> PROVIDED PASSAGE:
# FMIC vs Air to Water - Pls explain



## blue32bingo (Dec 5, 2008)

I'm curious, what are the pros / cons of an air to air (SM or FM) intercooled setup vs an air to water setup.
It just seems to be the 'new black', HPA has released theirs, it looks like VF is doing the same with their turbo R setup and have been doing the same for years on M3s.
You can easily buy the required components at PAG Parts, so what gives?
Why are the likes of C2, who do their own tuning, sticking with a FMIC setup? 
Obviously there is a lot less piping involved, does this translate to better throttle response?
Is it the cost, ie. $650 vs $450 (water vs air) on PAG Parts for a 750hp capable core.
Is maintenance perhaps a little bit more involved with a water cooled setup?

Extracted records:
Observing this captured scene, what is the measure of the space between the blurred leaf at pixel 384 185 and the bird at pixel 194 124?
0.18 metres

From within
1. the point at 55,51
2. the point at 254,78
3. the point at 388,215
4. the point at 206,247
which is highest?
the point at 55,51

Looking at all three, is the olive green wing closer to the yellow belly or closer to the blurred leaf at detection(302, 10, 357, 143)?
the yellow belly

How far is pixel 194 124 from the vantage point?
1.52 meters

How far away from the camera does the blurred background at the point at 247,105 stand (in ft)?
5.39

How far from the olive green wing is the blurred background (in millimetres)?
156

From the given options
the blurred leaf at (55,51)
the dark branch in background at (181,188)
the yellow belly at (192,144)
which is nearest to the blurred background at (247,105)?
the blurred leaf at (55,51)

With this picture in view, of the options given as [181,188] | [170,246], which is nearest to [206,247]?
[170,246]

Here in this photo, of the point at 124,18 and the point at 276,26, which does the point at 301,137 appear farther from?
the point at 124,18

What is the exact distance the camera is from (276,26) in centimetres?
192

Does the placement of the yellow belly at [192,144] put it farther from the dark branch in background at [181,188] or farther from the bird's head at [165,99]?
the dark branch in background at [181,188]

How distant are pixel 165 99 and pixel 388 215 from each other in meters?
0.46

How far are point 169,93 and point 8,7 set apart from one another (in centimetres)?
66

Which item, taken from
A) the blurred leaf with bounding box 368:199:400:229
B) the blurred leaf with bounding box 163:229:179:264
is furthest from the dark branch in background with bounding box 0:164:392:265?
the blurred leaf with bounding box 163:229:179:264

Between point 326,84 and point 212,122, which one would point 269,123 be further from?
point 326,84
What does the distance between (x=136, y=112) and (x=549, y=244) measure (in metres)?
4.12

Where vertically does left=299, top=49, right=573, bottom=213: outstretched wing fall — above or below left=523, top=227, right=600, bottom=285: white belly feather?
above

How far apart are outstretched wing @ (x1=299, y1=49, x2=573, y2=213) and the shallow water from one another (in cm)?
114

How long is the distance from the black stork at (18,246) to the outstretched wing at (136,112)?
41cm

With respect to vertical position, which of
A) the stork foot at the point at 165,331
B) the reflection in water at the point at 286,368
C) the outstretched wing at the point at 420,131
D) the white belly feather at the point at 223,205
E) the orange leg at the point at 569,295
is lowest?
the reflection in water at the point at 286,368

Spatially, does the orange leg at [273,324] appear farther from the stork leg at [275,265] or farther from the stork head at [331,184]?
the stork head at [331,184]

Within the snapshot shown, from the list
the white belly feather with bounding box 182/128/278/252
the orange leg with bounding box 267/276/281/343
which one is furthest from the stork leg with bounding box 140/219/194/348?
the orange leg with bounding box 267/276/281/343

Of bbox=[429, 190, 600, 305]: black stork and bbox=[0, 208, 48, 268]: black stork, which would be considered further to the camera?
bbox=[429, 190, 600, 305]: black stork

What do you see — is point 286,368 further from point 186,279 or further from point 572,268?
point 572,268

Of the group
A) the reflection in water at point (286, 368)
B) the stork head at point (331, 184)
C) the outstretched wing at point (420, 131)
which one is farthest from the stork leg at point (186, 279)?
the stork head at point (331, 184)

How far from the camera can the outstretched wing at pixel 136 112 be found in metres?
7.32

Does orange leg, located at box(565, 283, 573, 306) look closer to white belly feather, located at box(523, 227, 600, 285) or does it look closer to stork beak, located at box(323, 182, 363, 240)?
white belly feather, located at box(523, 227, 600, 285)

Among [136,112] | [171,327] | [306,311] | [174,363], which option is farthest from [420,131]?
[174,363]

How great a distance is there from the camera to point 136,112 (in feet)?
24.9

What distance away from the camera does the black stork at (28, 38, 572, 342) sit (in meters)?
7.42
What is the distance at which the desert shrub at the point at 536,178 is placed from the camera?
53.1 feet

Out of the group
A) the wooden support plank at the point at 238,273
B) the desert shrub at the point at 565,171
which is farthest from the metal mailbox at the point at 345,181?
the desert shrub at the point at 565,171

> STATED EXERCISE 1:
In the intercooler forum post, write out the passage from "It just seems" to "better throttle response?", switching "FMIC" to "front mount intercooler".
> STATED EXERCISE 2:
According to the intercooler forum post, what is the price on PAG Parts for a water setup with a 750hp capable core?
> STATED EXERCISE 3:
Summarize the intercooler forum post in two sentences.

> EXERCISE RESPONSE 1:
It just seems to be the 'new black', HPA has released theirs, it looks like VF is doing the same with their turbo R setup and have been doing the same for years on M3s.
You can easily buy the required components at PAG Parts, so what gives?
Why are the likes of C2, who do their own tuning, sticking with a front mount intercooler setup? 
Obviously there is a lot less piping involved, does this translate to better throttle response?

> EXERCISE RESPONSE 2:
$650.

> EXERCISE RESPONSE 3:
The post asks for the pros and cons of an air-to-air intercooled setup versus an air-to-water setup, noting that HPA has released one and VF appears to be doing the same. It asks whether reduced piping gives better throttle response, whether the cost of $650 versus $450 on PAG Parts is a factor, and whether maintenance is more involved with a water-cooled setup.